Я тоже наивный. Прошли те времена, когда немецкие родственники пытались строить интриги, шпионили в пользу прусского или австрийского двора, жаловались на территориальные поползновения более сильных соседей и прочая, и прочая, и прочая. Ныне только одно – едва удерживающиеся на грани приличия просьбы о помощи. Финансовой, разумеется.
Оказалось, что в жизни всегда есть место чуду, и Мария Фёдоровна смогла меня удивить. Она достала из извечного женского тайника, что за лифом, вчетверо сложенный листок бумаги и протянула со словами:
– Вот здесь не просьбы, а предложения.
Не понял... какая-то сволочь смеет посылать письма моей жене минуя официальные пути? Впрочем, после первых строчек выяснилось, что сволочь была не одна. Любопытно – любопытно...

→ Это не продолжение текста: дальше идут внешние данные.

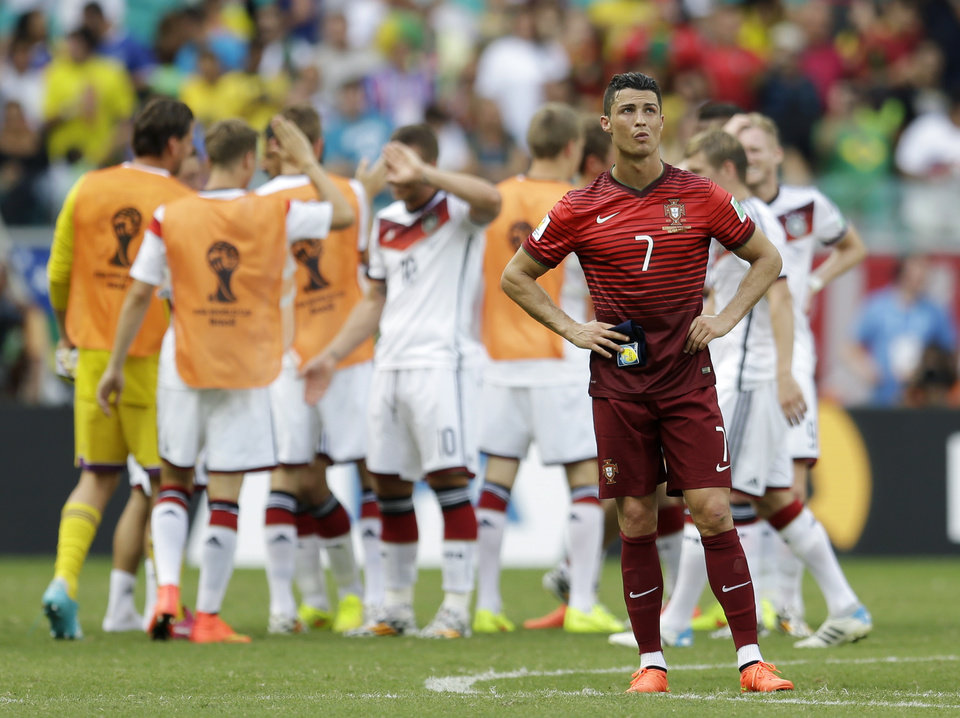 Photo - Portugal's Cristiano Ronaldo stands on the pitch as German players celebrate following Portugal's 4-0 loss to Germany during the group G World Cup soccer match between Germany and Portugal at the Arena Fonte Nova in Salvador, Brazil, Monday, June 16, 2014.  (AP Photo/Natacha Pisarenko)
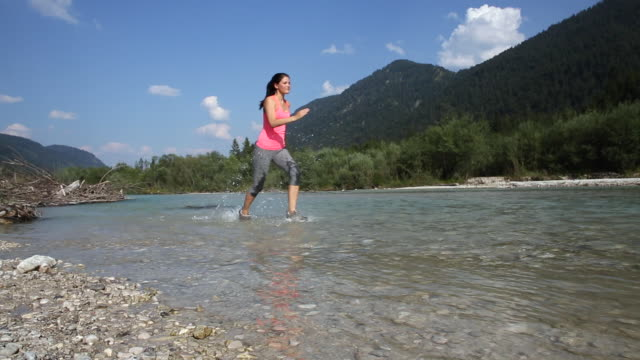 young athletic woman runing in a river - pedal pushers stock videos & royalty-free footage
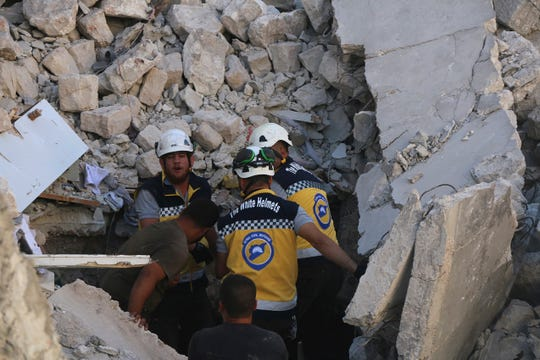 This photo provided by the Syrian Civil Defense White Helmets, which has been authenticated based on its contents and other AP reporting, shows Syrian White Helmet civil defense workers search for victims from under the rubble of a destroyed building that hit by Syrian government and Russian airstrikes, in the northern town of Maaret al-Numan, in Idlib province, Syria, Monday, July 22, 2019.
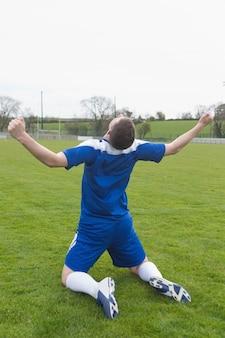 Rozczarowany piłkarz w niebieskim siedzi na boisku po przegranej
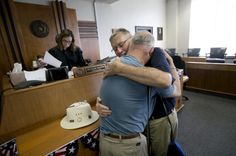 Gerald Gafford, right, holds his partner of over 28 years, Jeff Sralla, after he was overcome with emotion when Travis County District Judge Amy Clark Meachum said she would sign the 72-hour waiting period waiver following the Supreme Court Ruling allowing same sex marriage in the U.S. on Friday, June 26, 2015, in Austin, Texas. The men plan to marry at their church on Sunday. (Deborah Cannon/Austin American-Statesman via AP) AUSTIN CHRONICLE OUT,   Photo of the Day - Yahoo Celebrity…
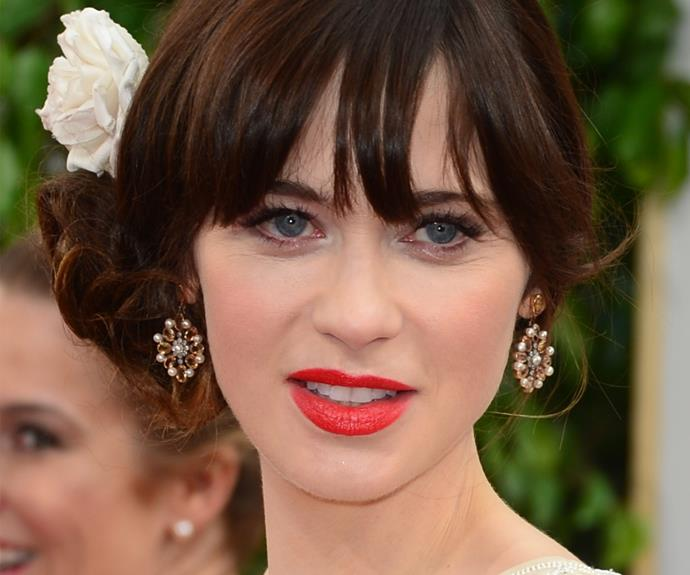 Zooey Deschanel maintains her signature quirky style with matching jeweled and real flowers.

– Сама как смотришь на это?
– Знаешь, – в голосе супруги чудится насмешка. – Это выглядит попыткой мышей побить кота, предварительно заручившись помощью медведя.
– А медведем являюсь я?
– Кто же ещё? Бонапарт больше напоминает помойного кабыздоха, в отсутствие хозяев пробравшегося в дом. Разгромил кухню, нагадил в будуаре, охально обидел оставшихся без присмотра болонок... Теперь кусает лакеев, пытающихся выгнать его взашей.